YOUR OBJECTIVE: Exactly as written, return all the data, leaving its pictures behind.

PROVIDED MATERIAL:
··········
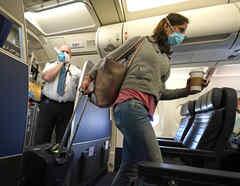 Una pasajera en un vuelo de United Airlines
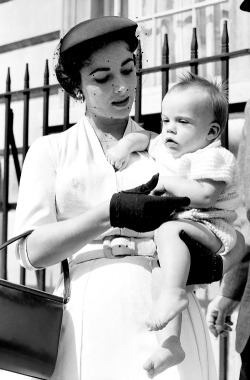 sophialorens:  Elizabeth Taylor with her son Michael Howard Wilding, mid 1950's.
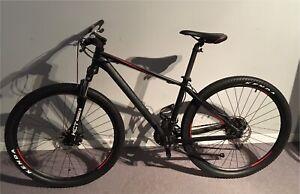 Vélo de montagne NorthRock, en excellente condition!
··········
RESULT OF THIS EXERCISE:
 Una pasajera en un vuelo de United Airlines
 sophialorens:  Elizabeth Taylor with her son Michael Howard Wilding, mid 1950's.
 Vélo de montagne NorthRock, en excellente condition!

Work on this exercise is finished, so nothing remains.